Ownership seems like a simple concept; you buy something and you become the sole owner of that object. Unfortunately, the reality is not always quite as straightforward as it seems.
There are a number of scenarios that can quickly become more complicated, particularly when there is immovable property involved. The complication often lies in the method of payment used.
For example, hire purchase agreements with retailers allow the purchaser to enjoy possession and use of an item, but full ownership of the object only passes once the final payment installment has been made. This protects the retailer by being able to reclaim the object should the purchaser default on the required payments.
In a similar way, the purchase of immovable property is often accompanied by a substantial loan from a financial institution such as a bank, who will take security for the loan in the form of a bond. In order for a purchaser to be granted such a loan, there are many criteria that need to be met to satisfy the relevant financial institution that the potential bond holder (mortgagor) will be able to repay the loan in full within the agreed upon term. While this approval process is comprehensive, there remains a risk that the purchaser’s ability to meet the monthly repayments may change as a result of a number of factors such as loss of a job or death.

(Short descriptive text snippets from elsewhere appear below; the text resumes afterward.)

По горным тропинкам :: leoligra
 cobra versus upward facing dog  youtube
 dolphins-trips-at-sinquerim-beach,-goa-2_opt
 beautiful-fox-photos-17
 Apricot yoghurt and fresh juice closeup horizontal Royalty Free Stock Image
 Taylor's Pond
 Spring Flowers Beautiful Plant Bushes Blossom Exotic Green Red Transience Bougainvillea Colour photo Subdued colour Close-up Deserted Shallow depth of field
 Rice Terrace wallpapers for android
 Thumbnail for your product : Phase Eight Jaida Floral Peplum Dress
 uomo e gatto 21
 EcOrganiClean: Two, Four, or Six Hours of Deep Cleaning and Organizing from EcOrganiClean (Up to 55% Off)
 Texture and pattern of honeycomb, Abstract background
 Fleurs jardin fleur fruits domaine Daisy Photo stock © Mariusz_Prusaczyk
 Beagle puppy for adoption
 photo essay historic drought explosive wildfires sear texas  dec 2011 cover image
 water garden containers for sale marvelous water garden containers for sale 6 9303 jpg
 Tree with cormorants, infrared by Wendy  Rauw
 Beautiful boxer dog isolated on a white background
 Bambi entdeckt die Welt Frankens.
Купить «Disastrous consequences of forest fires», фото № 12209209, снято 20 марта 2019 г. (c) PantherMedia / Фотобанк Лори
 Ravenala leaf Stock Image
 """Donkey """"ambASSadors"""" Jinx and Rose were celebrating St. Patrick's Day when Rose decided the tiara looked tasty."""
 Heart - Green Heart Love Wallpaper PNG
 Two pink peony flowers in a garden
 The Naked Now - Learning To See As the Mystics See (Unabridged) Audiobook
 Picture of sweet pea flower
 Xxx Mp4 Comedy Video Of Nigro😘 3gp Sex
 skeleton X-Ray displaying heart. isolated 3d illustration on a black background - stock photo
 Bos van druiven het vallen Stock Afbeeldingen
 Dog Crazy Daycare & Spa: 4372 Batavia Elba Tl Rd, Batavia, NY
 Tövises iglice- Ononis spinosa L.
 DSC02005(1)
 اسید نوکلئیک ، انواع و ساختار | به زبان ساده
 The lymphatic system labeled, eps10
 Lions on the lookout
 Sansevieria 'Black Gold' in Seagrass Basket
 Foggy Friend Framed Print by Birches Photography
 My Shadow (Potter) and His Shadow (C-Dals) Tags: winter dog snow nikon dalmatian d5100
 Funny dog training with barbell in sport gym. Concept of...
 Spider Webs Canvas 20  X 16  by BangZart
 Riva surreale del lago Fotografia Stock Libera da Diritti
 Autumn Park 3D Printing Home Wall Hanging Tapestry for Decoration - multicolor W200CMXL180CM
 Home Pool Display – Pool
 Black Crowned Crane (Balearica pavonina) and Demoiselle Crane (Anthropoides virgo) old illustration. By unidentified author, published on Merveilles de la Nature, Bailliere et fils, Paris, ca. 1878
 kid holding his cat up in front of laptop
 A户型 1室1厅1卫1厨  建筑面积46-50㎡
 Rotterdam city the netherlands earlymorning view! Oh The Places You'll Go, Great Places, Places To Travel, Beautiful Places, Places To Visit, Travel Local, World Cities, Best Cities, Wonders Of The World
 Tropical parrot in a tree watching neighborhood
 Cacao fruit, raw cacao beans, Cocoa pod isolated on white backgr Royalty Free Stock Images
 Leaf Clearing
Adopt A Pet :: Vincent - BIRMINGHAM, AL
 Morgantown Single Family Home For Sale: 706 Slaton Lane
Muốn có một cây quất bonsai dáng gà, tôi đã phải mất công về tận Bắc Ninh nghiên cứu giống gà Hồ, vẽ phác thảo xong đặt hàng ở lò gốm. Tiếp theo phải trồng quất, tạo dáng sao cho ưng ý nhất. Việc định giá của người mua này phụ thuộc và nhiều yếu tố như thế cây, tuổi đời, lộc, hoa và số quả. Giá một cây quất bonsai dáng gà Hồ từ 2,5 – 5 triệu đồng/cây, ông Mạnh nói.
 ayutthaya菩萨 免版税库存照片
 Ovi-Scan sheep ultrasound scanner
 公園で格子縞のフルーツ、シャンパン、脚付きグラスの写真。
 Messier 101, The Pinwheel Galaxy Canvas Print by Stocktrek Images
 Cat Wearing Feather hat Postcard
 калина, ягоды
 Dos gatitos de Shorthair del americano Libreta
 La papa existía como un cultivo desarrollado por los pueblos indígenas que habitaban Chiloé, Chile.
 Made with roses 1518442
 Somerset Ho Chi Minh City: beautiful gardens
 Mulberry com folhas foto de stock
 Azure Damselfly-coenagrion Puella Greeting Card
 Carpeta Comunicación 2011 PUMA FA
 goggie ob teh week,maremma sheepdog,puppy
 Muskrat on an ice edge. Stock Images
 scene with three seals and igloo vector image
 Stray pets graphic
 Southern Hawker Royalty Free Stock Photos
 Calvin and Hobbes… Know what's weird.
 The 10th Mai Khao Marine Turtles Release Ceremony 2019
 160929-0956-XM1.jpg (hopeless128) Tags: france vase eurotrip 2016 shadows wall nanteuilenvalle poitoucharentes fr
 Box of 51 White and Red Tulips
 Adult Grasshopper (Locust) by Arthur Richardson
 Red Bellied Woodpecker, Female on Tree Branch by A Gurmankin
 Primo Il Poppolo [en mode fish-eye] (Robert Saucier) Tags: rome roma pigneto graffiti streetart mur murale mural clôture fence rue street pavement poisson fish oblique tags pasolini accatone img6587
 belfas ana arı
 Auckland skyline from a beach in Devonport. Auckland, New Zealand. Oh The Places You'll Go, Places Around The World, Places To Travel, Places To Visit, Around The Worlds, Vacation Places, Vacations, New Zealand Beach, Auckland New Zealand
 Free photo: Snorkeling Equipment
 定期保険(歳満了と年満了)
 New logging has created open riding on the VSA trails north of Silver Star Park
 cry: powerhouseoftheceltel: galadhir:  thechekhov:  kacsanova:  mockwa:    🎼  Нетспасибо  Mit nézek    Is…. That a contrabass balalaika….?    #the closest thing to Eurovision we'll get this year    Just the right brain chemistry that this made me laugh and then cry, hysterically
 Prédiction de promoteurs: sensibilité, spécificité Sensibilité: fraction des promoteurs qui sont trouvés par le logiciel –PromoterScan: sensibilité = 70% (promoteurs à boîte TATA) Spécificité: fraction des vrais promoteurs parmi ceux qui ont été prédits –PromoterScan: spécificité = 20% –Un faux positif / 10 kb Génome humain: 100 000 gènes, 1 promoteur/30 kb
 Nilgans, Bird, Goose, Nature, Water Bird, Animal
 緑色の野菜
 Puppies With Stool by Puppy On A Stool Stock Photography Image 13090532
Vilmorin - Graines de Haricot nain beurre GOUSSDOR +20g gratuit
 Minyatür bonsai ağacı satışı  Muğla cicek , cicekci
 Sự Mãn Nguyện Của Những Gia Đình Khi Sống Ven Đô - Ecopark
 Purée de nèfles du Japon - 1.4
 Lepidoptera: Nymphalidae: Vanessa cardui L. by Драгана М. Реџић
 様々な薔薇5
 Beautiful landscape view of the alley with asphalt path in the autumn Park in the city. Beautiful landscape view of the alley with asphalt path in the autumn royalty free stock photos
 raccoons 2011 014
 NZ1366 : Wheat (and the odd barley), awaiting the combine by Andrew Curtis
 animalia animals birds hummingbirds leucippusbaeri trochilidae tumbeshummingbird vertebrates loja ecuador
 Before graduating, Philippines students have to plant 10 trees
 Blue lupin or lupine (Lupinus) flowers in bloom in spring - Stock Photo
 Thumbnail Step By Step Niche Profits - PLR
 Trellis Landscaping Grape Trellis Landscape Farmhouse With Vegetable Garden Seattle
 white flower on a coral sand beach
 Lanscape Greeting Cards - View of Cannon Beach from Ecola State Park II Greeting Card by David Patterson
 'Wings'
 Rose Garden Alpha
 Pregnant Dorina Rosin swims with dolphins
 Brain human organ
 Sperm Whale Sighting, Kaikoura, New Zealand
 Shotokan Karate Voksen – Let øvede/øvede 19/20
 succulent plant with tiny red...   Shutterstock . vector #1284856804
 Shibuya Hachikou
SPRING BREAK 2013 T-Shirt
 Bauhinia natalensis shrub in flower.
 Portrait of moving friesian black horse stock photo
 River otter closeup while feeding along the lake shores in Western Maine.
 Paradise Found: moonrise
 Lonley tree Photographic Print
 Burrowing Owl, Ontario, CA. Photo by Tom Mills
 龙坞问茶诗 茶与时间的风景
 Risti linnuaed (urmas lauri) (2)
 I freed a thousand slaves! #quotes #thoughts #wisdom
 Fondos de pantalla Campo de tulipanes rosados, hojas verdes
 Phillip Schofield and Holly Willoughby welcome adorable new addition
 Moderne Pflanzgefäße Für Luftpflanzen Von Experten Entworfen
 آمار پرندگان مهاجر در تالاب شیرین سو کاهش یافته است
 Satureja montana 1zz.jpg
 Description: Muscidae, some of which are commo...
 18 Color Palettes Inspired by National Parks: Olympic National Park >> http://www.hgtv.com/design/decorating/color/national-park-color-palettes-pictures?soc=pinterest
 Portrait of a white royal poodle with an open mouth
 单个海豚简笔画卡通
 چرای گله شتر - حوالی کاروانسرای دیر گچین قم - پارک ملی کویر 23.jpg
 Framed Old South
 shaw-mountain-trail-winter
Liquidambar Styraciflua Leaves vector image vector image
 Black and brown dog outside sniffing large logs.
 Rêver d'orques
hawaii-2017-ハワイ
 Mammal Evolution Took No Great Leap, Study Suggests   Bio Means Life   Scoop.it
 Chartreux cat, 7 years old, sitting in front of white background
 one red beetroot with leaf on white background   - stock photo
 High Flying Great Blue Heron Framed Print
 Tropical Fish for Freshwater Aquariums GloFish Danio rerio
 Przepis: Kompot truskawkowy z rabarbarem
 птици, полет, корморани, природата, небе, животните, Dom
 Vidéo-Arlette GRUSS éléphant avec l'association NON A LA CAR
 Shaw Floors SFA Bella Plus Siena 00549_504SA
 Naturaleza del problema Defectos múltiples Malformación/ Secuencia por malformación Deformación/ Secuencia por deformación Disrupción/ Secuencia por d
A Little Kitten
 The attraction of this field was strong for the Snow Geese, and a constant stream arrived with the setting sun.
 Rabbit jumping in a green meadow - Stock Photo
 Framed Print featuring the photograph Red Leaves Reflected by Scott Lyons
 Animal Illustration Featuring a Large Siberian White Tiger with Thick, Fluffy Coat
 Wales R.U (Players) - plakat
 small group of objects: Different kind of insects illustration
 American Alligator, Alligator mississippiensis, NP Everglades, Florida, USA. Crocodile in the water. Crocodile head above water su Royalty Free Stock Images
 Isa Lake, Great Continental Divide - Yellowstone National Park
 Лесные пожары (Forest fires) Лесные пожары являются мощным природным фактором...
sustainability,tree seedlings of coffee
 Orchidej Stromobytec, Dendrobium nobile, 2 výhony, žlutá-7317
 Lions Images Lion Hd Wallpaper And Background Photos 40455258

As protection against this risk, any home loan agreement entered into with a financial institution will include a stipulation that the title deed(s) to the bonded property will be retained for safekeeping by the institution, together with the bond registered in their favor, until such time as the loan has been repaid in full. The banks will normally also insist on insurance being taken up in respect of the structure of all buildings also known as comprehensive home owners insurance. By so doing, should the purchaser default on the loan agreement for any reason, the bank will have a claim against the borrower/mortgagor for the value outstanding on the loan and will be legally entitled to repossess the property by calling on the bond in order to recoup this financial loss due to non-payment by the bond holder.
Once the final installment of the bond has been paid, the bank will consent to the cancellation of their bond and release the title deeds of the property to the purchaser once this has been done. This will include adding an endorsement to the title deed confirming that the bond has been cancelled which means that there is no money owing for the purchase of the property. This will all take place by way of registration at the Deeds Office. At this point, the relevant financial institution no longer has any claim to the property.
As an alternative to the above the mortgagor can also decide to keep the account open and the bond in place even though it has been paid up in full. There will be costs involved with maintaining this account, such as bank service fees, however, there are advantages associated with keeping this account open too. An active bond account offers the bond account holder quick access to considerable funds should there be a good investment that presents itself in the future.
While there is no correct decision to make, it is simply worth noting that the pros and cons should be carefully weighed up to make the right decision for the individual concerned.